In video production, we have to change this up just a little, based primarily on the fact that most production houses will charge by the day for filming and by the hour for any post production work (i.e., anything slow won’t ever be cheap). So here, for the first time, I present to you our Scope-Cheap-Good Rule of Production:

Cheap (Less Expensive)

Let’s start with Cheap - YES, it is possible to have a Good video on a budget. The goal of any video is to get your story and your message across to an audience and you don’t need a fully rendered 3D animation of your team fighting an epic space battle to accomplish that. A good interview with the right subject is worth more than any amount of Industrial Light and Sound level effects. Remember: content is king. You also don’t need to interview every member of the office.

Equally as important as the right interview is getting good b-roll. This is the footage that we’ll lay over top of your video to make it visually more interesting and also to cover any cut points in your interviews. Especially if the interview subject mentions something specific in their interview, like a product or the office’s family atmosphere, getting b-roll of that topic will help emphasize the point. Ensuring that the production crew can capture good b-roll will make more of an impact on the video than a dozen talking heads in a row.

Tip: Focus on your message. Define this first and then work backwards to determine how you can best convey that message with your budget.

Good

Good needs little explanation. We’ve all perused YouTube and seen the difference between a well-done video and one that was shot on a friend-of-a-friend’s-son’s iPhone. BUT, if you need a little refresher on what makes a quality video, check out this blog post we did on High Quality Video.

Scope

Finally, let’s talk about Scope. Scope, or Scope of Work, is the scale of your project. This covers things like graphics, but it also covers things you may not have thought of. How many days do you want (or need) to film? A week is going to be larger in Scope than a day. Where do you want to film? Your office is going to be pretty small in Scope. However, if you want to film in your offices in DC, New York and LA, that’s a bigger Scope. If you want to film in your office and at your company’s team-building field trip on the National Mall in DC, that’s also going to impact Scope.

Did you know that the National Parks Service requires a filming permit for any professional filming on the National Mall? 

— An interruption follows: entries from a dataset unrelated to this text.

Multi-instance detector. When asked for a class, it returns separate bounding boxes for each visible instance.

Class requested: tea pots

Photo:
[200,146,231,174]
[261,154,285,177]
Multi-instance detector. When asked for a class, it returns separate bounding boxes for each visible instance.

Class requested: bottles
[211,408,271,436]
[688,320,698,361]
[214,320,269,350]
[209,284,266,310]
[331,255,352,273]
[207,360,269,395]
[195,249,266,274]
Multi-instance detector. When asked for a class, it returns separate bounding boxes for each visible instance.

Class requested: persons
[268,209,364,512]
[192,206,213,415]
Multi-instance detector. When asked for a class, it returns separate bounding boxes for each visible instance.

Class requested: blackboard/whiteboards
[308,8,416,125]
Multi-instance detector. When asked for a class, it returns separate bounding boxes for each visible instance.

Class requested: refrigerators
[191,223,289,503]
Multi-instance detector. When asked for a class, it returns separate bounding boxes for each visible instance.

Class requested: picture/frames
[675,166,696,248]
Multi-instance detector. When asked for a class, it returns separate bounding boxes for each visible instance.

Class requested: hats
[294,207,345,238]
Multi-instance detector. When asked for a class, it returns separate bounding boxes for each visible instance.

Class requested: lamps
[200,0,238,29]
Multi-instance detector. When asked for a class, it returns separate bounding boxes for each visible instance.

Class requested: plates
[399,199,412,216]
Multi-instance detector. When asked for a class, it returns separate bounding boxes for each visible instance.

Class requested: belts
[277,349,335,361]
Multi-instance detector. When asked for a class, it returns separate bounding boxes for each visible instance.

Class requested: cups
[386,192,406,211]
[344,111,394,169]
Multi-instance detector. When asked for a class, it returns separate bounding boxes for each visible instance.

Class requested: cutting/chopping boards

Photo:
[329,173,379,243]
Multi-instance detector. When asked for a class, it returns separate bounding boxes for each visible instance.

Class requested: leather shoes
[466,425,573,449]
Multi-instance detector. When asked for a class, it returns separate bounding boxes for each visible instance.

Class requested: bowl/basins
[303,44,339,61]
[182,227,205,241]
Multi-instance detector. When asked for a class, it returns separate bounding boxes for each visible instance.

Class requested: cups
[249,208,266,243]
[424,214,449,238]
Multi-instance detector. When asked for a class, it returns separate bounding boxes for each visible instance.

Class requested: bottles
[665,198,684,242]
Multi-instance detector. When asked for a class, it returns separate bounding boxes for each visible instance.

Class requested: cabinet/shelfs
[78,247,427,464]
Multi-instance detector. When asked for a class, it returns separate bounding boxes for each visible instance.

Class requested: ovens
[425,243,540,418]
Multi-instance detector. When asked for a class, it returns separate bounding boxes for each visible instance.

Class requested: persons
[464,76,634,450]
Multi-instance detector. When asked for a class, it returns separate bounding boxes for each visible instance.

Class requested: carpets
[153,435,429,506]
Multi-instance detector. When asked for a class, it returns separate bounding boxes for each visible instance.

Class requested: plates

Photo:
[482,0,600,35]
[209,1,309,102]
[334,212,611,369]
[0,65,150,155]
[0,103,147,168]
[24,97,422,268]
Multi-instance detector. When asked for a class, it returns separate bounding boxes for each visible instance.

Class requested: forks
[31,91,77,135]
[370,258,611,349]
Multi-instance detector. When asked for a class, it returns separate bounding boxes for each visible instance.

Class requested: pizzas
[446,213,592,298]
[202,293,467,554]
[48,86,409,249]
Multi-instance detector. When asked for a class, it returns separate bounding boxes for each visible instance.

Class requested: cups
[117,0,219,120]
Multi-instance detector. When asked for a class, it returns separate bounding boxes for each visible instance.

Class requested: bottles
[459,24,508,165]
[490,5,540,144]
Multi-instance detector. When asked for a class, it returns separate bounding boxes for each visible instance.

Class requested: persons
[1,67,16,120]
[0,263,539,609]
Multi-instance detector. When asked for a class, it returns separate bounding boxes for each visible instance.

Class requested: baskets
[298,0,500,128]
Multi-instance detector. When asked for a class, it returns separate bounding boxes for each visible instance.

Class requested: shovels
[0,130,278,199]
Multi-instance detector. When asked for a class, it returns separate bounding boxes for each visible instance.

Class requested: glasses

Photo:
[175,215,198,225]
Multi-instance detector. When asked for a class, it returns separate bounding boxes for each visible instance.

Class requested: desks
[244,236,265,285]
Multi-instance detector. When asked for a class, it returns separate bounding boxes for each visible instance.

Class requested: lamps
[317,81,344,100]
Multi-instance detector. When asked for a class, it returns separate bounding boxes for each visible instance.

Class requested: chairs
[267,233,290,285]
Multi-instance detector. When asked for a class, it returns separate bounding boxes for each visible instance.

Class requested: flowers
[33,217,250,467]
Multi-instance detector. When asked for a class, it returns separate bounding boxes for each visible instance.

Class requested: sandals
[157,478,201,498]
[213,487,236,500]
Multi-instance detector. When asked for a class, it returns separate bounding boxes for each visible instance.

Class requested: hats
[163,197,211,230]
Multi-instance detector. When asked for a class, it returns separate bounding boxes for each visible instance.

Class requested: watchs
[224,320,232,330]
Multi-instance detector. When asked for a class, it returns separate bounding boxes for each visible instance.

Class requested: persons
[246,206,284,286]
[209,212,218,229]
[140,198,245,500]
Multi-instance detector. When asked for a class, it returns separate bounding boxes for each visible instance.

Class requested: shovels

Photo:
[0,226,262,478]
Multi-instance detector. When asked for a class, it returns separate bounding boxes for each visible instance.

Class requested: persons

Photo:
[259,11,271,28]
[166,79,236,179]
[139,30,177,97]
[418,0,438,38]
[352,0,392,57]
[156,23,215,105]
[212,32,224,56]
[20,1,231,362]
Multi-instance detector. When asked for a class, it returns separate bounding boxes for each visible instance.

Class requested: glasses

Filming permit fees for exterior locations you don’t own can add up, not to mention that you’ll need to get started on those permits well in advance as they can take multiple weeks for an approval. How long do you want your final video to be? A two minute video is going to be much smaller in scope than, say, your 20 minute documentary, not to mention that it will take less time to turnaround a final version. And which will have more impact - the 2 minute video you can post on social media or the documentary that you can share at conferences and conventions? Which one fits your needs?

Wrap Up

So need a Good video that’s Cheap? Not a problem! We can work with you on Scope to make sure that your video is exactly what you need in the budget you have. It may mean trimming the week’s worth of interviews down to a single day of interviews and b-roll or switching from a 3D animated scene to a 2D animated text graphic, but at the end of the day, the messaging is what’s most important. Small Scope does not need to mean small impact, and we’re here to make sure you get the most out of every video project.

Some Tips and Advice

You can do some market research, but when you're ready to produce a video make sure you set aside a budget. Inform the creative firm you're working with what your message is, how you hope to achieve it and your budget range. I can't tell you how often we get asked how much does it cost to create a two minute video? It can cost $5,000, it can cost $100,000. It all comes down to Scope.